### Information given
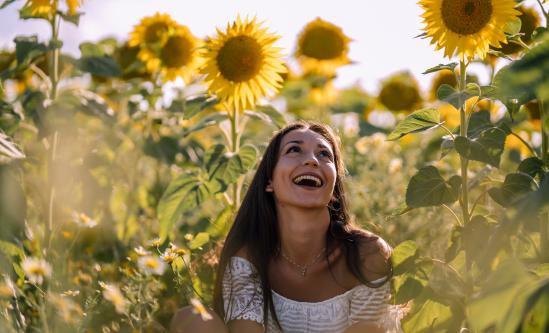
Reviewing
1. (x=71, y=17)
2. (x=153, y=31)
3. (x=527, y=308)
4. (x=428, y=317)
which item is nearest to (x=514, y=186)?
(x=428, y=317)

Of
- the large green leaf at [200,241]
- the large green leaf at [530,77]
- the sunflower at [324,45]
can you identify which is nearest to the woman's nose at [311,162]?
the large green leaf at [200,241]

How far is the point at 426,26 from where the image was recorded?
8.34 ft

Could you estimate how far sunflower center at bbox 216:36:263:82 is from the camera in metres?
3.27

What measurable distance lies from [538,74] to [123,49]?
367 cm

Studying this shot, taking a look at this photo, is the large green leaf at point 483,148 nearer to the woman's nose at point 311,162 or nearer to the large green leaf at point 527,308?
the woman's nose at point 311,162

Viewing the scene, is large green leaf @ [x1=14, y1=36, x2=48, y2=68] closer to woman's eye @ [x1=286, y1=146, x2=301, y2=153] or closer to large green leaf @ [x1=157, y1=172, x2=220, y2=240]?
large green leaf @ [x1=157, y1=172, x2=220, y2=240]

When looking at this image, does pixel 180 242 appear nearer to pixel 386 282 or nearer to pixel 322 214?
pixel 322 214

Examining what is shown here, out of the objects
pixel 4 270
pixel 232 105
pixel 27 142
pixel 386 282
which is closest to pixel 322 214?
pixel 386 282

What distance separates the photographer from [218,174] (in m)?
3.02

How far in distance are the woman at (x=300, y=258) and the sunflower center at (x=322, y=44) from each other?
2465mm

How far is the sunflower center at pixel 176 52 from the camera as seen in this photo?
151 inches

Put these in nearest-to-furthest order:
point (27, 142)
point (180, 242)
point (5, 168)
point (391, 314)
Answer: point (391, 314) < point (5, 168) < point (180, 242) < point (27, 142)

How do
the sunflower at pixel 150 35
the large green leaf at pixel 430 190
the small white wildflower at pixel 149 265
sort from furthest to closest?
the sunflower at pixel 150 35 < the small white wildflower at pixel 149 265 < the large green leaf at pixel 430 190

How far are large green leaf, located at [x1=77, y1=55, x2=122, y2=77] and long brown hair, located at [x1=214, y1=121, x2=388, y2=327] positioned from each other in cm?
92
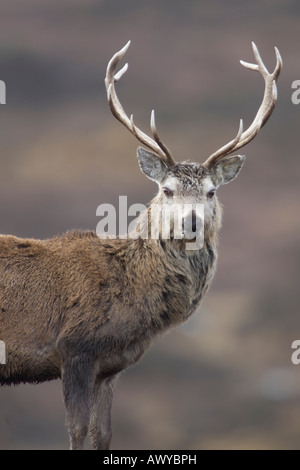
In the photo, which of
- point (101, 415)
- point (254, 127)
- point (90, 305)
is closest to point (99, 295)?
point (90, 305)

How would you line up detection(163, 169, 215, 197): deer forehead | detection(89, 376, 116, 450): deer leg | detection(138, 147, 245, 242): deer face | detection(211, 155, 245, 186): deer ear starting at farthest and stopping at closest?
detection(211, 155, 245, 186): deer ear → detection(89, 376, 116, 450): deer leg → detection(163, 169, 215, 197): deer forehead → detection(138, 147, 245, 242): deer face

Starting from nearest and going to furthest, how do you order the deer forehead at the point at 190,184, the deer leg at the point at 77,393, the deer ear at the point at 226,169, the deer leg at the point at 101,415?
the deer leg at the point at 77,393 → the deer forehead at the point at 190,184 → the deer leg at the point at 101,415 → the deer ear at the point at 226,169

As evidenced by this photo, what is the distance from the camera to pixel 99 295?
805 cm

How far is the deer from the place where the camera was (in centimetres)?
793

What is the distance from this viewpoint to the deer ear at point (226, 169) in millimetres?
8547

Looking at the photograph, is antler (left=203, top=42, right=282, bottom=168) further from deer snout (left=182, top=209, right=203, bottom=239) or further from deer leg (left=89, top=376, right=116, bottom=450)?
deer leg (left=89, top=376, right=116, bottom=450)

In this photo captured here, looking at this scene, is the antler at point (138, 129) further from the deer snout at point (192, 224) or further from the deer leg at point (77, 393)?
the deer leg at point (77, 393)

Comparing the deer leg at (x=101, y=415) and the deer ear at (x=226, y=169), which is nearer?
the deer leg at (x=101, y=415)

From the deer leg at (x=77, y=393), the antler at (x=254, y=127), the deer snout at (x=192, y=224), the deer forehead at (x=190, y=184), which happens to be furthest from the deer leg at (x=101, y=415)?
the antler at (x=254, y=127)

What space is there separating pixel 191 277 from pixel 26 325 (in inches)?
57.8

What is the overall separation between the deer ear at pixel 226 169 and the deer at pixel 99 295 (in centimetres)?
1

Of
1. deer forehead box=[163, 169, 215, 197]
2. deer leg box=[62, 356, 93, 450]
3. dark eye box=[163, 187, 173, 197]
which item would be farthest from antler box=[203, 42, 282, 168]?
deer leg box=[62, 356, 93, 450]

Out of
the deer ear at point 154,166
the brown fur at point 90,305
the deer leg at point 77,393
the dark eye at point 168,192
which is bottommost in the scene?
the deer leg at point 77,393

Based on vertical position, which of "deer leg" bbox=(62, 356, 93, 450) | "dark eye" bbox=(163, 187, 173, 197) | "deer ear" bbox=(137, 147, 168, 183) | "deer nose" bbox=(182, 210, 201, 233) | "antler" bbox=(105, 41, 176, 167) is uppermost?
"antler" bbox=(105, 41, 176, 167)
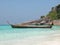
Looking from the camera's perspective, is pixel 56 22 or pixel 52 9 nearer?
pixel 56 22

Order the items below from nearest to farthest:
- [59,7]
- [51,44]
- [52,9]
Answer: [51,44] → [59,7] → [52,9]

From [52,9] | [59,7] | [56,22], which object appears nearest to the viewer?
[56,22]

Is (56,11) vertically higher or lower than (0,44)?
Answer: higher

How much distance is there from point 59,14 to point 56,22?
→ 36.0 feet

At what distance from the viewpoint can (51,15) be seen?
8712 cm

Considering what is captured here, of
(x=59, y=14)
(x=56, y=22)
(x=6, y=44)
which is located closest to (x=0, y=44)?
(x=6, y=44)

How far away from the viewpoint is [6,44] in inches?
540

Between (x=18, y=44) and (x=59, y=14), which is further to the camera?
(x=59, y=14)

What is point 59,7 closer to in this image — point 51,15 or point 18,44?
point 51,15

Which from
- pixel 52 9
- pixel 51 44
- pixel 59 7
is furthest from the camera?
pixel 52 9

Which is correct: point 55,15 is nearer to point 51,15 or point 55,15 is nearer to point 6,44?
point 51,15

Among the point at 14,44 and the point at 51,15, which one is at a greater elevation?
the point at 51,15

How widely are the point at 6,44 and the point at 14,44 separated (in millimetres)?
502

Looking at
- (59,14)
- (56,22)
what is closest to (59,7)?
...
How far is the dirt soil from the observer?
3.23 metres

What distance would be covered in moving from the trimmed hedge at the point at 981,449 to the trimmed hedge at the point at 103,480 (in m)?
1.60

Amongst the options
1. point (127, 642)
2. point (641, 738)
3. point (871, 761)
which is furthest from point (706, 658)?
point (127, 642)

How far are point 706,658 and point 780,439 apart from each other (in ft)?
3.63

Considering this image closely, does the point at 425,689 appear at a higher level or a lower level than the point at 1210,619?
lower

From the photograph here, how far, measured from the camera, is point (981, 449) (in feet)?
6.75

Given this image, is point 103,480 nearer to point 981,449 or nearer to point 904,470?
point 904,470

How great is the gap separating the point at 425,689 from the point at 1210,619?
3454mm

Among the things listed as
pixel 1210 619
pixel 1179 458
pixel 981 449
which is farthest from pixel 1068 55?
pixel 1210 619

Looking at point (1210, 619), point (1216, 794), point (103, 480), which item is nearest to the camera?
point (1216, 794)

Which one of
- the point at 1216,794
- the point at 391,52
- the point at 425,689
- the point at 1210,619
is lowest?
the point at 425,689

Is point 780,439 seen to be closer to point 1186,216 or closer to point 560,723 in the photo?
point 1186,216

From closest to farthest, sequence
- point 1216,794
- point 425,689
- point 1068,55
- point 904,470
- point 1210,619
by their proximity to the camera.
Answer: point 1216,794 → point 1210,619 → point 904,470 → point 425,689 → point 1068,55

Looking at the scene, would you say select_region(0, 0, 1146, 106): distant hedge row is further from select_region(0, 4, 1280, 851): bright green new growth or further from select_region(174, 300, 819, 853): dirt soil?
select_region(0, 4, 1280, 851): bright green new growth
---
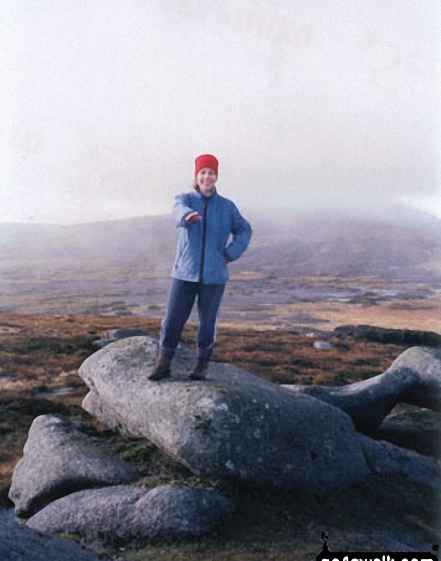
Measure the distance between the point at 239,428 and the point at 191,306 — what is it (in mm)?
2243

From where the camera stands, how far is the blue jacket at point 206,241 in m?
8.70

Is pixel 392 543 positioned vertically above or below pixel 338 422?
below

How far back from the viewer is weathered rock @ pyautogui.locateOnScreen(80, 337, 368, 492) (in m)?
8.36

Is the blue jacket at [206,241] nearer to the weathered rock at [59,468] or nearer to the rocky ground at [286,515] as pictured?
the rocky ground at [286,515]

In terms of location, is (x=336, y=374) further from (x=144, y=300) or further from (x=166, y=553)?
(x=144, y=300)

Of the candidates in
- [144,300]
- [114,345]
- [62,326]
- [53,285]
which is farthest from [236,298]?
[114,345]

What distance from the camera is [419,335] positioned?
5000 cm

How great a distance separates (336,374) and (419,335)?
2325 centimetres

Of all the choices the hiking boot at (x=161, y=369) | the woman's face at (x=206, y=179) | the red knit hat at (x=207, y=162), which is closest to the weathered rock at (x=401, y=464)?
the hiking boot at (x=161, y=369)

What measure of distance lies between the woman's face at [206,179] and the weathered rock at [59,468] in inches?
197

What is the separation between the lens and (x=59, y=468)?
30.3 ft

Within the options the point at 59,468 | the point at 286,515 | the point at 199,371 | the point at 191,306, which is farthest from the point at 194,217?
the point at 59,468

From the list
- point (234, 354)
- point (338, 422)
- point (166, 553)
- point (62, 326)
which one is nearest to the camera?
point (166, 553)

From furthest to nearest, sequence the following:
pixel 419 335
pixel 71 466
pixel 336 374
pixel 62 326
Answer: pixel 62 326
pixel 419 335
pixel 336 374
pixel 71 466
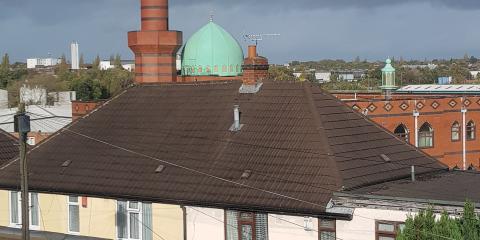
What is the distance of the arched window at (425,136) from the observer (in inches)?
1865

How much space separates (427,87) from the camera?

### Written instruction
Copy everything from the line containing "From the photograph" down to the line containing "Answer: point 1216,794", swapping "camera" for "observer" and leaving all else unchanged.

### Full solution
From the photograph here, how far, measured from the observer, is point (981, 449) (in feet)?
6.75

Given this image, is point 103,480 nearer to point 981,449 or nearer to point 904,470?
point 904,470

How great is the gap separating the point at 425,689 from the point at 1210,619?
3454mm

Among the things listed as
pixel 1210 619
pixel 1179 458
pixel 981 449
which is farthest from pixel 1068 55?
pixel 1210 619

Looking at point (1210, 619), point (1216, 794), point (103, 480), which item is nearest to the observer?
point (1216, 794)

Which one of
- the point at 1216,794
- the point at 391,52
- the point at 425,689
- the point at 1210,619
is lowest?
the point at 425,689

Is point 780,439 seen to be closer to point 1186,216 or closer to point 560,723 in the photo?
point 1186,216

From closest to farthest, sequence
- point 1216,794
- point 425,689
- point 1068,55
- point 904,470
- point 1210,619
by their proximity to the observer.
Answer: point 1216,794 → point 1210,619 → point 904,470 → point 425,689 → point 1068,55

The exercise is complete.